NEW YORK, N.Y. — As scientists scramble to find a link to the mysterious and elusive source of the vaping illnesses that have forced some states to ban sales of vaping products, researchers have found a fungicide in THC-based vape cartridges, both from the black market and legitimate sources. Testing conducted at a vaping manufacturing facility in California found that the legally produced products contained no heavy metals, toxins, or other impurities. On the other hand, all of the black market vaping goods tested positive for the presence of a fungicide called myclobutanil, which turns into hydrogen cyanide when burned according to an article appearing in the New York Post.
Cyanide is widely known as a poison, and therefore there are serious questions among public health officials as to how the poison got into the vaping cartridges in the first place. Some public health officials warn about the existence of a larger number of chemicals found in vaping products. According to Plymouth. WickedLocal, the Plymouth (MA) public health officer for the town said that researchers had found various poisons in the vaping liquids and e-cigarette brands found on the black market. Those poisons include nicotine, arsenic, heavy metals, benzene, acetone, and polypropylene.
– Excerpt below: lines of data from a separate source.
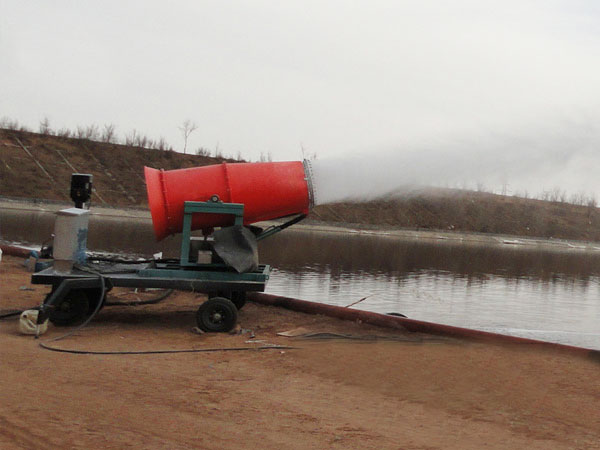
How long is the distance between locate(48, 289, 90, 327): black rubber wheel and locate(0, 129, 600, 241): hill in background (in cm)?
5459

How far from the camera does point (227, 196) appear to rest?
32.9 feet

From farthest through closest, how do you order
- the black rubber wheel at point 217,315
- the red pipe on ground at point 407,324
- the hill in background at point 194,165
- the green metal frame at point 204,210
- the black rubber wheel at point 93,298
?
1. the hill in background at point 194,165
2. the black rubber wheel at point 93,298
3. the green metal frame at point 204,210
4. the black rubber wheel at point 217,315
5. the red pipe on ground at point 407,324

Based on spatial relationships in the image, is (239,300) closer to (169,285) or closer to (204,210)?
(169,285)

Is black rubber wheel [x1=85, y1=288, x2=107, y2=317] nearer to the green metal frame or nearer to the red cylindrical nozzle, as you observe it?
the red cylindrical nozzle

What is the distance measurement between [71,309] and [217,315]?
2.15 meters

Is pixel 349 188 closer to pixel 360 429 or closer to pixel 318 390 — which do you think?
pixel 318 390

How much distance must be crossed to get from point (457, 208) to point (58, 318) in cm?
11142

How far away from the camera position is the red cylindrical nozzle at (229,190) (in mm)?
9992

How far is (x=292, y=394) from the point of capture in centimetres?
655

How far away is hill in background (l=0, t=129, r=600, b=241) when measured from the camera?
A: 78225mm

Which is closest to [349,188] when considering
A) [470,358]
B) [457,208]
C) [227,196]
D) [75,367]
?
[227,196]

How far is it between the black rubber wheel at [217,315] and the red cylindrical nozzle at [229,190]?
1.38m

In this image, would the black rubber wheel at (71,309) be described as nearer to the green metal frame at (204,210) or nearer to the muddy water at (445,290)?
the green metal frame at (204,210)

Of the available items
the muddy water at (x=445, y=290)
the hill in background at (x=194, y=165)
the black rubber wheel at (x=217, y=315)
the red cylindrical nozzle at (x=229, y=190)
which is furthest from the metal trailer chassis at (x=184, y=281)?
the hill in background at (x=194, y=165)
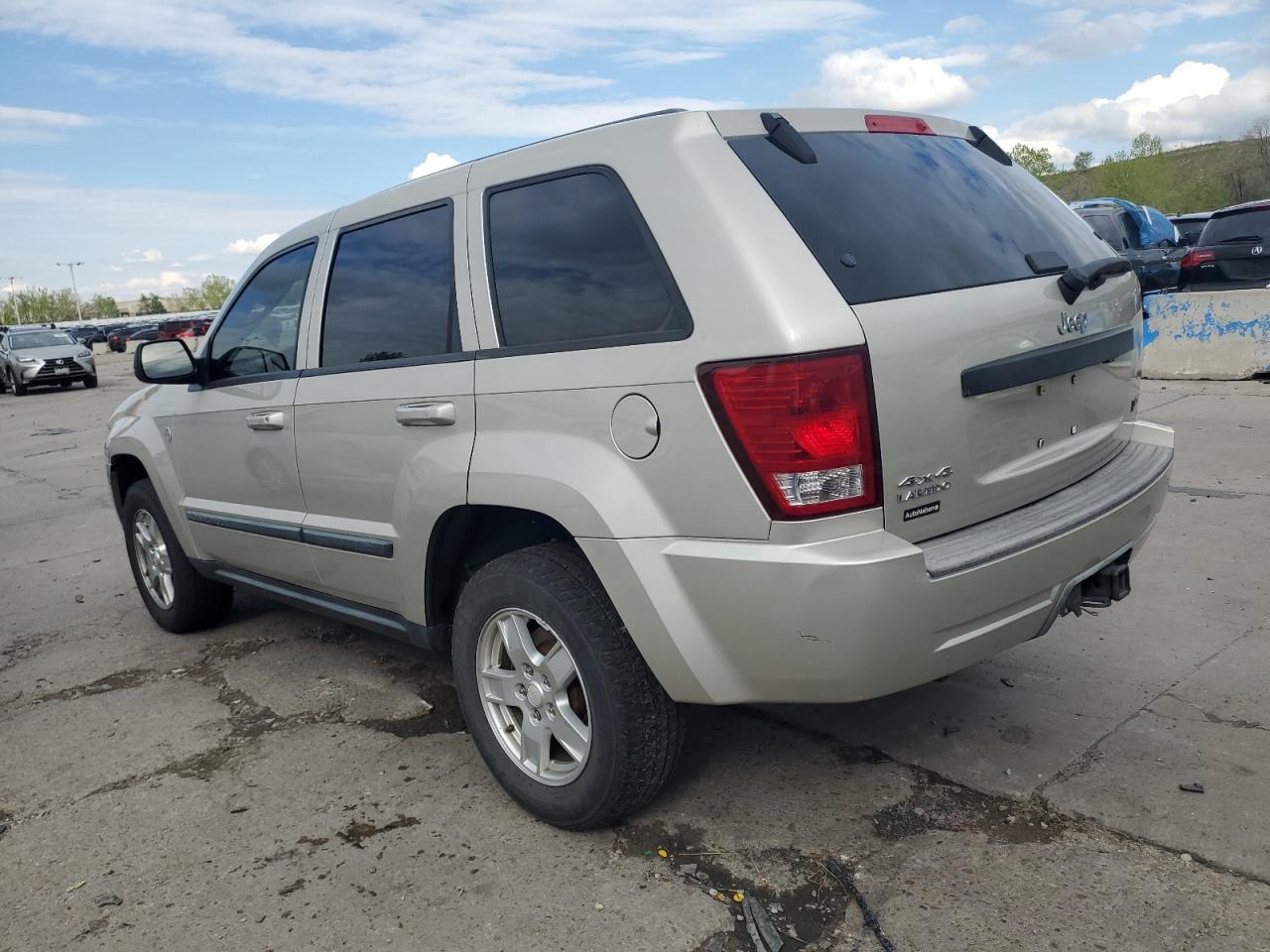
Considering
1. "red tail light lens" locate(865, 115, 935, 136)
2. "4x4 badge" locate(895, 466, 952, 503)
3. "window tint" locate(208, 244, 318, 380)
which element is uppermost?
"red tail light lens" locate(865, 115, 935, 136)

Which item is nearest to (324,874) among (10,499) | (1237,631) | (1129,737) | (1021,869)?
(1021,869)

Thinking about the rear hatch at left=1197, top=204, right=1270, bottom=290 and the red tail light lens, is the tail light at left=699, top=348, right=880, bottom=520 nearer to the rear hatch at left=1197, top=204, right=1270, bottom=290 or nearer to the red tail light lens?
the red tail light lens

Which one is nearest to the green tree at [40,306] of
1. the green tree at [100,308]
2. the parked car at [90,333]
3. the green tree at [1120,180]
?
the green tree at [100,308]

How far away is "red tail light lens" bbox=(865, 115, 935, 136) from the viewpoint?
3.03 m

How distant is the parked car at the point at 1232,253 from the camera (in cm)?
1163

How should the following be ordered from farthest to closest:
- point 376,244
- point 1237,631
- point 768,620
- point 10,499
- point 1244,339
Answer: point 1244,339
point 10,499
point 1237,631
point 376,244
point 768,620

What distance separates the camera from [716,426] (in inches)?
95.4

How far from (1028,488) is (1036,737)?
0.99 m

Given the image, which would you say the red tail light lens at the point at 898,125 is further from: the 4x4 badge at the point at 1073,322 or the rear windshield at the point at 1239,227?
the rear windshield at the point at 1239,227

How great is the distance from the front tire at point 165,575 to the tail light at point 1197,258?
11418 millimetres

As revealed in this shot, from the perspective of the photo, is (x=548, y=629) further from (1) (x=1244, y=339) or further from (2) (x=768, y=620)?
(1) (x=1244, y=339)

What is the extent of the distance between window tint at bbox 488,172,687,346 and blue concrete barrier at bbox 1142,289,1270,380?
8711 mm

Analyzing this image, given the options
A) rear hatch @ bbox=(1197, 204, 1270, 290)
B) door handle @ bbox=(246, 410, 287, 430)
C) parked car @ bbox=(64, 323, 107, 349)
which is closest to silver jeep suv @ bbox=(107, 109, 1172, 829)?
door handle @ bbox=(246, 410, 287, 430)

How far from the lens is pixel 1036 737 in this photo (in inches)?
131
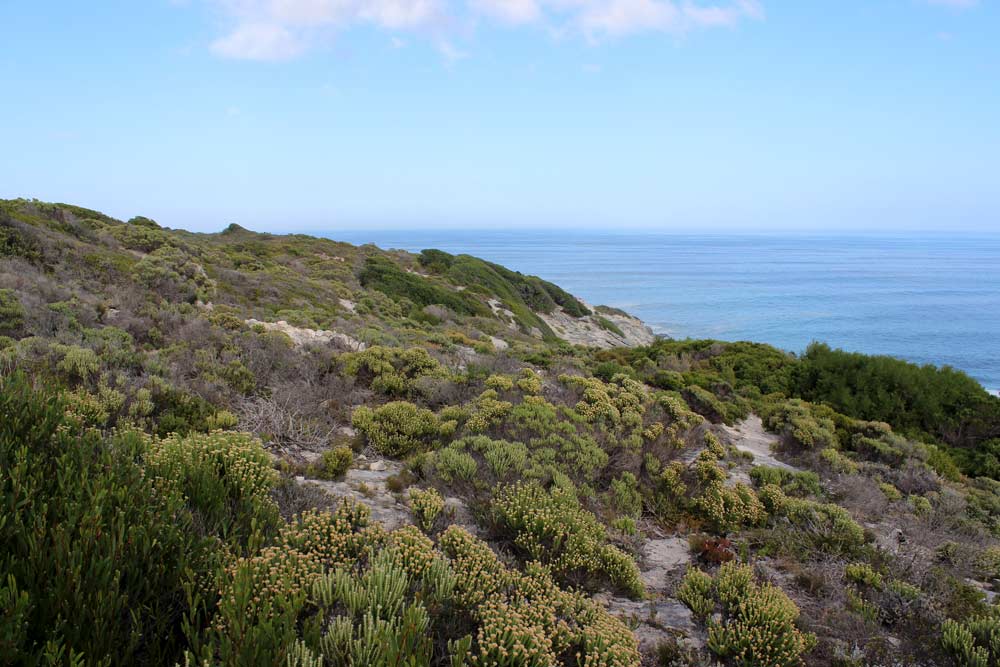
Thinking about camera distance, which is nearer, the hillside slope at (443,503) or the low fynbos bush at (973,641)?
the hillside slope at (443,503)

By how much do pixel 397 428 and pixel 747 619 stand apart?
4838 millimetres

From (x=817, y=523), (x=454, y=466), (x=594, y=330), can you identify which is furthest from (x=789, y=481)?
(x=594, y=330)

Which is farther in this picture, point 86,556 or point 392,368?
point 392,368

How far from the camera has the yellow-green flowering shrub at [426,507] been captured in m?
4.86

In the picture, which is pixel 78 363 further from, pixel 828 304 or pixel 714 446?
pixel 828 304

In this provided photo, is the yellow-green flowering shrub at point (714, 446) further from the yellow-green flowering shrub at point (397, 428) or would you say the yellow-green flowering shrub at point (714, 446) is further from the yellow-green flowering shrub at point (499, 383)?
the yellow-green flowering shrub at point (397, 428)

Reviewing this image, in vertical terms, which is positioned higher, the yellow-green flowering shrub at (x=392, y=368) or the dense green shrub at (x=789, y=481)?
the yellow-green flowering shrub at (x=392, y=368)

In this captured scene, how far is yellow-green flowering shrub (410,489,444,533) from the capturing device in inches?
191

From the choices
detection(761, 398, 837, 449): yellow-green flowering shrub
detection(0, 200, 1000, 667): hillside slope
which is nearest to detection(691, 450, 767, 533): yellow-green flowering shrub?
detection(0, 200, 1000, 667): hillside slope

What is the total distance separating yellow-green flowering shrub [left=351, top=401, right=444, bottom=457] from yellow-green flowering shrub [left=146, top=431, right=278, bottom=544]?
2.39 m

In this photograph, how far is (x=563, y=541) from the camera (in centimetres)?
505

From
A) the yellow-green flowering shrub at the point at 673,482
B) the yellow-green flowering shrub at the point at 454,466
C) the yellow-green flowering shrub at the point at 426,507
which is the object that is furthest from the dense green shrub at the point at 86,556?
the yellow-green flowering shrub at the point at 673,482

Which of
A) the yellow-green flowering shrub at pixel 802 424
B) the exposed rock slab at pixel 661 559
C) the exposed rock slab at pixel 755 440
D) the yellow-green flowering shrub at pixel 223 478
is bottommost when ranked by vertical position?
the exposed rock slab at pixel 755 440

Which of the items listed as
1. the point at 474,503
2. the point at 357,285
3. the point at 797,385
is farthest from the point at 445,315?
the point at 474,503
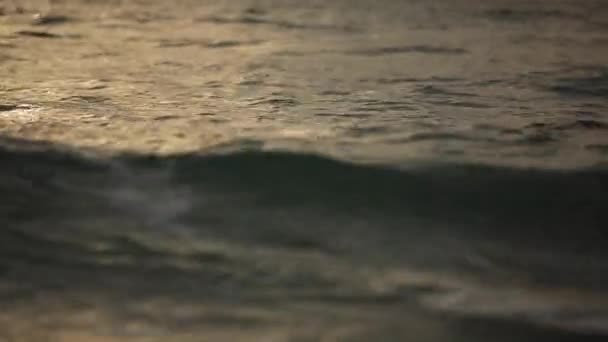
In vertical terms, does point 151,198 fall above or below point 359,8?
below

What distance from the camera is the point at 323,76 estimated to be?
481cm

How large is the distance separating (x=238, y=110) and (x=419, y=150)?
1.10m

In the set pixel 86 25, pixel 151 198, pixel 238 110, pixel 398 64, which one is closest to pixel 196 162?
pixel 151 198

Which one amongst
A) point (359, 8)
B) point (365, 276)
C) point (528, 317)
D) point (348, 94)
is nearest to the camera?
point (528, 317)

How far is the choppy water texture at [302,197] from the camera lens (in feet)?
6.90

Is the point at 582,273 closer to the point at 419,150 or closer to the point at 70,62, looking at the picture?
the point at 419,150

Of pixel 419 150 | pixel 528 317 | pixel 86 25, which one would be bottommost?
pixel 528 317

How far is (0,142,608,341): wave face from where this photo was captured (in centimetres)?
212

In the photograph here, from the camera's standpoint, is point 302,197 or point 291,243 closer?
point 291,243

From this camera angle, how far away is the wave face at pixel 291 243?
83.3 inches

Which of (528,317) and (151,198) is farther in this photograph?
(151,198)

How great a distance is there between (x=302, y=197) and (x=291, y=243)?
426mm

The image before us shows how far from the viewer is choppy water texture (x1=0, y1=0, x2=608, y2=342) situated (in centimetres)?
210

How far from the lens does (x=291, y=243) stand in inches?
100
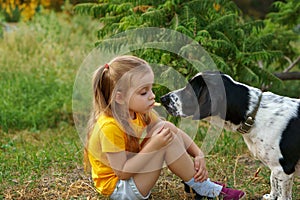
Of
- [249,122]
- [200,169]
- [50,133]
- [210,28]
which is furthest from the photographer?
[50,133]

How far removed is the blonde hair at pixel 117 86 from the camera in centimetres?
355

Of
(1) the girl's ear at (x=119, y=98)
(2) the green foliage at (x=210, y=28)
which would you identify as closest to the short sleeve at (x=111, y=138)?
(1) the girl's ear at (x=119, y=98)

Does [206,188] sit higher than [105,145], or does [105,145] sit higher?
[105,145]

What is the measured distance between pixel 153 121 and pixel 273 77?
238cm

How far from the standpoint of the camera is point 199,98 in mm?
3652

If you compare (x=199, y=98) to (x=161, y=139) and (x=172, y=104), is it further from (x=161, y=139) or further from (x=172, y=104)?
(x=161, y=139)

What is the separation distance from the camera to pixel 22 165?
480 cm

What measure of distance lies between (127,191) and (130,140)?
346 mm

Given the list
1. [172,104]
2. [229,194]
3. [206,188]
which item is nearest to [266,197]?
[229,194]

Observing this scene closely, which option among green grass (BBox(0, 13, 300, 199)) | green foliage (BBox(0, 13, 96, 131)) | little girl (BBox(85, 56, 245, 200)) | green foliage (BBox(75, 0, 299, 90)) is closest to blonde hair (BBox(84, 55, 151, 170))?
little girl (BBox(85, 56, 245, 200))

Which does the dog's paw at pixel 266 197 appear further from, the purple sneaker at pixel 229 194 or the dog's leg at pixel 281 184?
the purple sneaker at pixel 229 194

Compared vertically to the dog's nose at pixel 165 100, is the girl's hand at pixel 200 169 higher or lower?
lower

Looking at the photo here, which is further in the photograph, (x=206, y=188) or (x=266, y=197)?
(x=266, y=197)

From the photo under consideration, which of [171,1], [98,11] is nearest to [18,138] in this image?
[98,11]
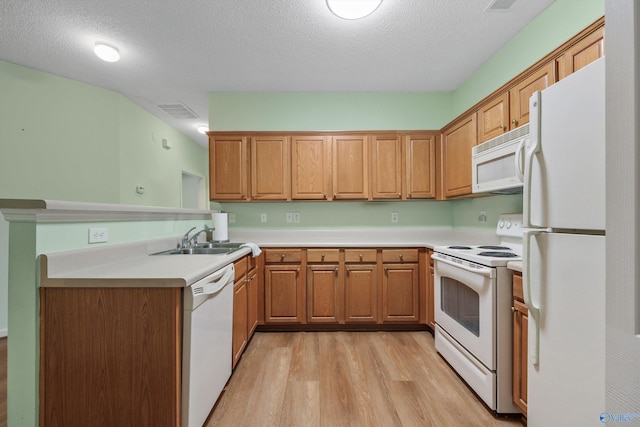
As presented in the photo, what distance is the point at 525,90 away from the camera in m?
1.91

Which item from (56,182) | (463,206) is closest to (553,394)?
(463,206)

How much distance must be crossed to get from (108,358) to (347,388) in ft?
4.56

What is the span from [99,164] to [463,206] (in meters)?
4.22

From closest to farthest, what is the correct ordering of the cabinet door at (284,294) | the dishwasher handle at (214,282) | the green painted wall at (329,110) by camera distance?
1. the dishwasher handle at (214,282)
2. the cabinet door at (284,294)
3. the green painted wall at (329,110)

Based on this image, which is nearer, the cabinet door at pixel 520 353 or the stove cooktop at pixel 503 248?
the cabinet door at pixel 520 353

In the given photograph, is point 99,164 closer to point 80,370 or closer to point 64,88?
point 64,88

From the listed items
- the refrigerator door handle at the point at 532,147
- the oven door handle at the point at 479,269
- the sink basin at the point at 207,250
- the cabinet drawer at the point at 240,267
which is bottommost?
the cabinet drawer at the point at 240,267

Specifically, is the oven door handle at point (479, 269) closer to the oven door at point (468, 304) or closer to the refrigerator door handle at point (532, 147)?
the oven door at point (468, 304)

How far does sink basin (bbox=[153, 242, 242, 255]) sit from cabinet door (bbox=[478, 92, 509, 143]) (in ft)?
7.45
One of the major problems the health care industry is facing is the absence of federal regulations controlling the contents of vaping and e-cigarette products. E-cigarettes have been on the market for approximately twelve years. Notwithstanding, there is no federal oversight. The lack of oversight gives unscrupulous vaping companies to add potentially lethal chemicals that people unwittingly inhale.
The brief examination conducted in California further illustrates the differences between legitimate sales of regulated THC products and unregulated products. All ten vaping cartridges purchased from illegitimate sources tested positive for the presence of vitamin e acetate or another chemical according to a report appearing in theNew York Daily News.
Public health officials have warned people about the potential danger of inhaling toxic fumes from a THC vaping device. The campaign has worked so far. Recent figures show that THC-based vape sales are down 60%.